**** Extracted entries ****
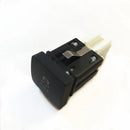 1Pcs Car ESP OFF ASR Anti Skid Driving Mode Switch Button Accessories For VW Jetta 5 MK6 Golf MK5 6 5KD 927 117 1KD 927 117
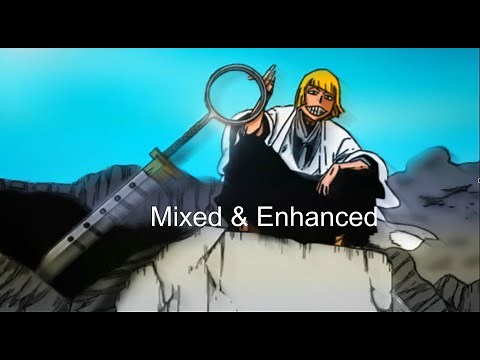(Enhanced) Bleach OST: Everything I Lost | Episode 16 SHINJI THEME Soundtrack (Lyrics)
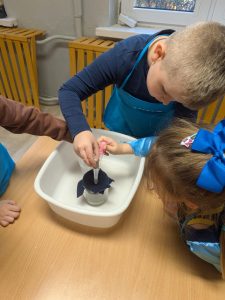 Image from the club gallery Szósteczka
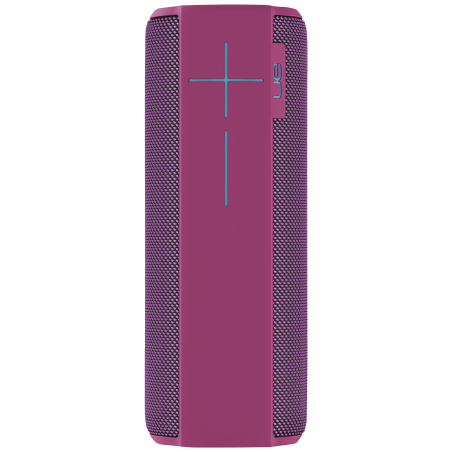 ULTIMATE EARS MEGABOOM Bluetooth Lautsprecher, Purple, Wasserfest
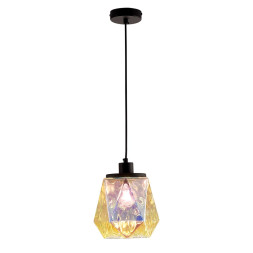 Подвесной светильник Capra 4997/1 Odeon Light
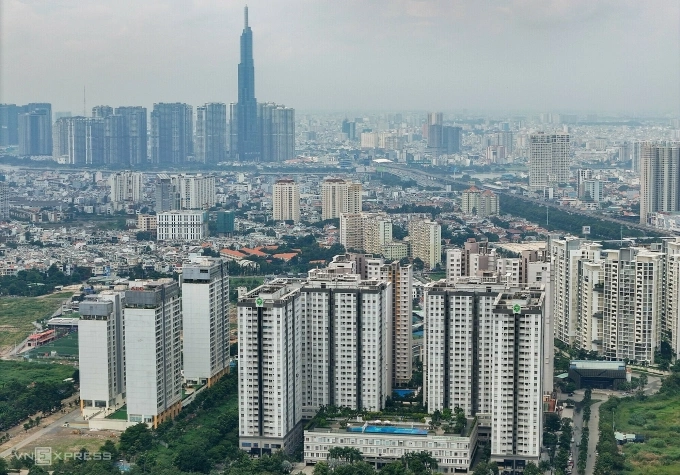 Bộ Xây dựng: Bất động sản tăng nhưng chưa phản ánh đúng giá trị thực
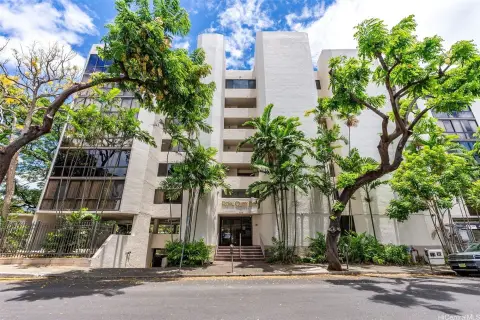 Honolulu Commercial Office Space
****
● Task goal: Copy the caption text of every row above word for word, leaving the pictures out of your answer.

● Expected output:
 1Pcs Car ESP OFF ASR Anti Skid Driving Mode Switch Button Accessories For VW Jetta 5 MK6 Golf MK5 6 5KD 927 117 1KD 927 117
(Enhanced) Bleach OST: Everything I Lost | Episode 16 SHINJI THEME Soundtrack (Lyrics)
 Image from the club gallery Szósteczka
 ULTIMATE EARS MEGABOOM Bluetooth Lautsprecher, Purple, Wasserfest
 Подвесной светильник Capra 4997/1 Odeon Light
 Bộ Xây dựng: Bất động sản tăng nhưng chưa phản ánh đúng giá trị thực
 Honolulu Commercial Office Space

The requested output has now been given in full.